In a letter to the Commerce Department, Zimpel said that taxing projects with long lead times was "in [effect] hurting domestic suppliers more than it is hurting the foreign governments it was intended to."

"There's no one in the U.S. who provides what we use," he told the Star Tribune in an interview. "So there's no U.S. company they are protecting."

Meanwhile, the 25 percent tariff on the Chinese pipe has forced BendTec to spend "hundreds of thousands of dollars" extra on the project, Zimpel said.

The Commerce Department denied BendTec's exclusion request but allowed the company to refile using a different product code, Zimpel said. That means another 90 days of submission, review, potential protests and rebuttals.

Zimpel thinks the company will prevail the second time around, although he is not sure how — or when — it will be reimbursed. Having learned how the system picks winners and losers, he is hedging bets on BendTec's future projects. He just submitted an additional 50 tariff exclusion requests.

Company by company

One Minnesota company, Viking Drill & Tools Inc., a private employer in St. Paul with more than 250 workers, already has 157 tariff exclusion requests on file. All of them are based on insufficient U.S. production capacity and quality.

The company declined to comment.

Other Minnesota companies, including Electric Machinery Co.; Faribault Foods Inc.; Bedford Industries Inc.; Hutchinson Technology Inc., and McNeilus Truck and Manufacturing Inc. made similar supply arguments to the government.

For example, Electric Machinery says no one in the United States makes the nonmagnetic stainless steel retainer rings it uses to construct turbo generators.

Faribault Foods says it needs more and better tin-plate to can its beans than U.S. producers can provide.

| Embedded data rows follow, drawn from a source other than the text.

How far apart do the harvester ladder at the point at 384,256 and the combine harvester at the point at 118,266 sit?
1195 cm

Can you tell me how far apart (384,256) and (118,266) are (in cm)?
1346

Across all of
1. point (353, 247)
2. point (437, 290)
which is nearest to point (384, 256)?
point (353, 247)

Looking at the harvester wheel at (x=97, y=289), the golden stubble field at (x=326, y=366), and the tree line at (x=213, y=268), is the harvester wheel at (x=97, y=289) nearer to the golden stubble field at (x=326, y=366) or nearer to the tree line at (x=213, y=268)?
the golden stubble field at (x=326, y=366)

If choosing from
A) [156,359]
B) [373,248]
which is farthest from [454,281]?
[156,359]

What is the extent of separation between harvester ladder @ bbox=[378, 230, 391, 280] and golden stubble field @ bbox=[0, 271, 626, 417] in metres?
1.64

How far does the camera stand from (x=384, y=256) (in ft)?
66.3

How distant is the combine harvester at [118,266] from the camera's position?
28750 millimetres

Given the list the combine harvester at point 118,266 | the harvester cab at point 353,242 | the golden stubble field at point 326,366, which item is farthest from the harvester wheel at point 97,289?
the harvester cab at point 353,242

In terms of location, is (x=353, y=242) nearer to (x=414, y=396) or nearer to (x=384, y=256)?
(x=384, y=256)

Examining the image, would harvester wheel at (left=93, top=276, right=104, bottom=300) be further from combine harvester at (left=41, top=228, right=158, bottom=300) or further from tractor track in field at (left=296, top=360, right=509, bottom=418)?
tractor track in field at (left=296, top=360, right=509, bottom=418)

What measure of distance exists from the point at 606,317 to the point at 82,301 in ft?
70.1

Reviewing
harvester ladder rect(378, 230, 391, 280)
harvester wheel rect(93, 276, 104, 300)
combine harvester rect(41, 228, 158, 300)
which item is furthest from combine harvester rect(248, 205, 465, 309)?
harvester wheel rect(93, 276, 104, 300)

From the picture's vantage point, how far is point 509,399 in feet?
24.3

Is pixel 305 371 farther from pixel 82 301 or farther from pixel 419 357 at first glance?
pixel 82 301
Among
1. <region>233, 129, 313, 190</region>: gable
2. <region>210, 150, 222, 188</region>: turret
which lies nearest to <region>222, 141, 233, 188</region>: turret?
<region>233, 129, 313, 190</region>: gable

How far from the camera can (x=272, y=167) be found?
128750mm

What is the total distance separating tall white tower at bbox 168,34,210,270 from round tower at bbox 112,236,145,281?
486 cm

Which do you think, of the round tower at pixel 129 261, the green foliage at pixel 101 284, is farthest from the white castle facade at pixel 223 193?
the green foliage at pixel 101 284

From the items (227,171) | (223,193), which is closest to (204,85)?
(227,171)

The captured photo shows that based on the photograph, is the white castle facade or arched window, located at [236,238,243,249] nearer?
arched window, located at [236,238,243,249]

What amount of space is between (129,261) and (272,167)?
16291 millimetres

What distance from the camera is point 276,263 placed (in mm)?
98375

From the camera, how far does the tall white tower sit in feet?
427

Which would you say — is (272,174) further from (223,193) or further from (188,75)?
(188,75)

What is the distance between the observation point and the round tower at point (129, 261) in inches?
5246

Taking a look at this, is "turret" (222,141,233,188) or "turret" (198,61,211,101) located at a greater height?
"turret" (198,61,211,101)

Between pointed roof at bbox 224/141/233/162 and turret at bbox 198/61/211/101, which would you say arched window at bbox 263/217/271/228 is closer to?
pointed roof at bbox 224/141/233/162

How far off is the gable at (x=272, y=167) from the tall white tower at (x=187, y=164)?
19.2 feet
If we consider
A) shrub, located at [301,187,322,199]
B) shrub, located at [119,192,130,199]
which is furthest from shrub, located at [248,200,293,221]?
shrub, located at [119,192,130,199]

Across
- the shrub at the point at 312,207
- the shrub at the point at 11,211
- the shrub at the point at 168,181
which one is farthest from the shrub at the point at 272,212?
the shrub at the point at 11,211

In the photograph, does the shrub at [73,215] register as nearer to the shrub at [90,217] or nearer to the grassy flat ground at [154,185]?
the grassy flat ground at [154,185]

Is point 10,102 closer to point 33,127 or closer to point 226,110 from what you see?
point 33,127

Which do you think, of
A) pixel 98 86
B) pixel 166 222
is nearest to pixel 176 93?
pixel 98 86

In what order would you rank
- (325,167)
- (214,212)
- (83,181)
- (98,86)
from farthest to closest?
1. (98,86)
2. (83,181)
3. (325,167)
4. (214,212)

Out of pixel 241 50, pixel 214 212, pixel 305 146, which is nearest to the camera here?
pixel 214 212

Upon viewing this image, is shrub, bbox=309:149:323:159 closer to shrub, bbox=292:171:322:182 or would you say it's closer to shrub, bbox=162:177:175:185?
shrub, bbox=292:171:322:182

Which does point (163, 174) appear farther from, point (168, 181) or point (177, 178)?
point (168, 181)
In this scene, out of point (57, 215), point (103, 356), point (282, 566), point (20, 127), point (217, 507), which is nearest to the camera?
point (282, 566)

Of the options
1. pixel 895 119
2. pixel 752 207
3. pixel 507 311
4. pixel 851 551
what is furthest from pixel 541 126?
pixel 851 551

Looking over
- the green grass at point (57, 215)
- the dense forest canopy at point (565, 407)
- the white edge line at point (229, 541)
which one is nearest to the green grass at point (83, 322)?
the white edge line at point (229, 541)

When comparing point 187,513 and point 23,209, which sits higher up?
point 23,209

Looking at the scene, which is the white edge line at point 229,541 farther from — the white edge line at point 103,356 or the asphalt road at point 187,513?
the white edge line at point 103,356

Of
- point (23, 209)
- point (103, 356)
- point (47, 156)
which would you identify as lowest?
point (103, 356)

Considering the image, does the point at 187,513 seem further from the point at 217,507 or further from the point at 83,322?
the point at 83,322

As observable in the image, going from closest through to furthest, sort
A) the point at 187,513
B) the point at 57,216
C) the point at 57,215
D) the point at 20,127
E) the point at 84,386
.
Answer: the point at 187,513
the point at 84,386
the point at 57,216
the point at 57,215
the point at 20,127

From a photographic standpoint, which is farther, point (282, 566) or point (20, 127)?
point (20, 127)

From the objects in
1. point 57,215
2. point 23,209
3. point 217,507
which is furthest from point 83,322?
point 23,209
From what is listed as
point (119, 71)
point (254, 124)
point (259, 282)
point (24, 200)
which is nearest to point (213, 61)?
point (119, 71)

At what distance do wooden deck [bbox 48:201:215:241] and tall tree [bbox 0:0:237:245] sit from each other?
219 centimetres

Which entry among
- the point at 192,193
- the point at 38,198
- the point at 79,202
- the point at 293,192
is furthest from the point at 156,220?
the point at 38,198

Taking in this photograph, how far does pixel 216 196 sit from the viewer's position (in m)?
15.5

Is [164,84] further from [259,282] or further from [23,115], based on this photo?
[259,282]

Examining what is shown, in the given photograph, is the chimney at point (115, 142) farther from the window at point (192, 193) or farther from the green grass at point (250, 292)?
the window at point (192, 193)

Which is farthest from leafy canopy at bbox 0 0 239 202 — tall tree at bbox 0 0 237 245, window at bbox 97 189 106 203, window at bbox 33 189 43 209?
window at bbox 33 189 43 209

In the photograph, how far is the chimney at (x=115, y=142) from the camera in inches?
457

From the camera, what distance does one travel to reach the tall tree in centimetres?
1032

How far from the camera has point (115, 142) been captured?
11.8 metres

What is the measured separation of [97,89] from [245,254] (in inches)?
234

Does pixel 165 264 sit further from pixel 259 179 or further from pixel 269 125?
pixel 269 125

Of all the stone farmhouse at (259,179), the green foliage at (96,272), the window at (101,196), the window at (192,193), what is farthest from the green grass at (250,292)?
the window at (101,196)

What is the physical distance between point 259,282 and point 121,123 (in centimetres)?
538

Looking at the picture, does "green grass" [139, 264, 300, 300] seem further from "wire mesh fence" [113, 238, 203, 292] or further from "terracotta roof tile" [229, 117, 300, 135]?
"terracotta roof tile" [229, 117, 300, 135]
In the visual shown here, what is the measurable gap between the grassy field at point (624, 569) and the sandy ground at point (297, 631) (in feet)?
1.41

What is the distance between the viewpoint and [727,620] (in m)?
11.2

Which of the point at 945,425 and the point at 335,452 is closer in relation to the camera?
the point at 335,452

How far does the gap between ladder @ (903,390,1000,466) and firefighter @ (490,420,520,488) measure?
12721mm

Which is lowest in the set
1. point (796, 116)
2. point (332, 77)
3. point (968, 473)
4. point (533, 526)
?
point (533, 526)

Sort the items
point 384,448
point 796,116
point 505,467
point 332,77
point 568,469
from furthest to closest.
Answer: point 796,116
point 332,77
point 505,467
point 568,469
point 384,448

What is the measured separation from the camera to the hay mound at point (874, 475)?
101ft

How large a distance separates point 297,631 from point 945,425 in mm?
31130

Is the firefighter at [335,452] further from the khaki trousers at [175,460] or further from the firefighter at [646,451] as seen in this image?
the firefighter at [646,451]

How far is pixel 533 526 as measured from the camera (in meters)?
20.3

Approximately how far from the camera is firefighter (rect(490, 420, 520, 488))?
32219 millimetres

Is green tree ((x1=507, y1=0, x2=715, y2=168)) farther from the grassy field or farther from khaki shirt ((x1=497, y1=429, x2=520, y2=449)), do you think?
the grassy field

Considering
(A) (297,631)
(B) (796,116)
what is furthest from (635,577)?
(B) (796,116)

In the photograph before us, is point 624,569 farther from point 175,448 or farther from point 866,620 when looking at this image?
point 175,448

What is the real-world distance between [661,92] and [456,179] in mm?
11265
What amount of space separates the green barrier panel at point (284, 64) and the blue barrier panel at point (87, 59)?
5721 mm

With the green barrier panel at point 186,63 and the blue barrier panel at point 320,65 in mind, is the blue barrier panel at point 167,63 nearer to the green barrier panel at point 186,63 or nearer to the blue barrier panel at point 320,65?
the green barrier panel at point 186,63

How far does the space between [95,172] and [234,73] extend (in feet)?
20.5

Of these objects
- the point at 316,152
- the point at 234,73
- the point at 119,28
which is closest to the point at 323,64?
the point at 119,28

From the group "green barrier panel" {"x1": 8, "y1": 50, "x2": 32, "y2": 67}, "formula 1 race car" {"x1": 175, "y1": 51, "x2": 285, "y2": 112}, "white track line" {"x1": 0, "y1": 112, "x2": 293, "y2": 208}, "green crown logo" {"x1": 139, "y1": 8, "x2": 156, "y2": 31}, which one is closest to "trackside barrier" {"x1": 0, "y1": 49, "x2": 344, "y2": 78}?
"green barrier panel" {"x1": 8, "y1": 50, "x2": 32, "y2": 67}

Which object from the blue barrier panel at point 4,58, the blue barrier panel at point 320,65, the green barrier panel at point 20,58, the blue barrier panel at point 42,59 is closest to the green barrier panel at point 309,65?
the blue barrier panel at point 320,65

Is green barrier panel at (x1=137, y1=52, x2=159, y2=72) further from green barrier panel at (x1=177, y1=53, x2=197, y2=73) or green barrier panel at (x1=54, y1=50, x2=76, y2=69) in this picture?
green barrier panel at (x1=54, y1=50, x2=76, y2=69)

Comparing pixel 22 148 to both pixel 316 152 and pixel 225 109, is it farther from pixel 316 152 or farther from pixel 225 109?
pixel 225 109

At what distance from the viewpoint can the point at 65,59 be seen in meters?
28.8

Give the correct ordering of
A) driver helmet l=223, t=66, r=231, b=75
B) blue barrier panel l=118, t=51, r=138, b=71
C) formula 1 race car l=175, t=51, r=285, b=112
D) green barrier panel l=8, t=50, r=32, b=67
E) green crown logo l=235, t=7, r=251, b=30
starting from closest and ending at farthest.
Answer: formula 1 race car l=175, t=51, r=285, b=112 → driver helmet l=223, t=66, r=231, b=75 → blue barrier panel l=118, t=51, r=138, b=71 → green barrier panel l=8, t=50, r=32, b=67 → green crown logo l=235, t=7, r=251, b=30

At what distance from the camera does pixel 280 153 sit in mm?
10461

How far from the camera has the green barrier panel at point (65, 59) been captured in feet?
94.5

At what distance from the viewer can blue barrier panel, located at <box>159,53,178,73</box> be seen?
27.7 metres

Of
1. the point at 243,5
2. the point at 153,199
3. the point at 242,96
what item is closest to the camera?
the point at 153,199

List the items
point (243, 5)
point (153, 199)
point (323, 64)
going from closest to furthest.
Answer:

The company seeks a one-year exclusion from paying a 25 percent tariff on imports of 6.8 million kilograms of tin-plate as the U.S. steel industry ramps up production and technology to meet the its needs.

Commerce Secretary Wilbur Ross took a tough stance on tariff exclusions before the metal tariffs took effect June 1.

A regulatory rule stated that "an exclusion will only be granted if an article is not produced in the United States in a sufficient and reasonably available amount, is not produced in the United States in a satisfactory quality, or for a specific national security consideration."

Meanwhile, McDaniel said, the way the exclusion system works makes it ripe for companies to receive unfair advantages.

"If [the steel and aluminum tariffs] were really about national security," she said, "we shouldn't be giving any exclusions."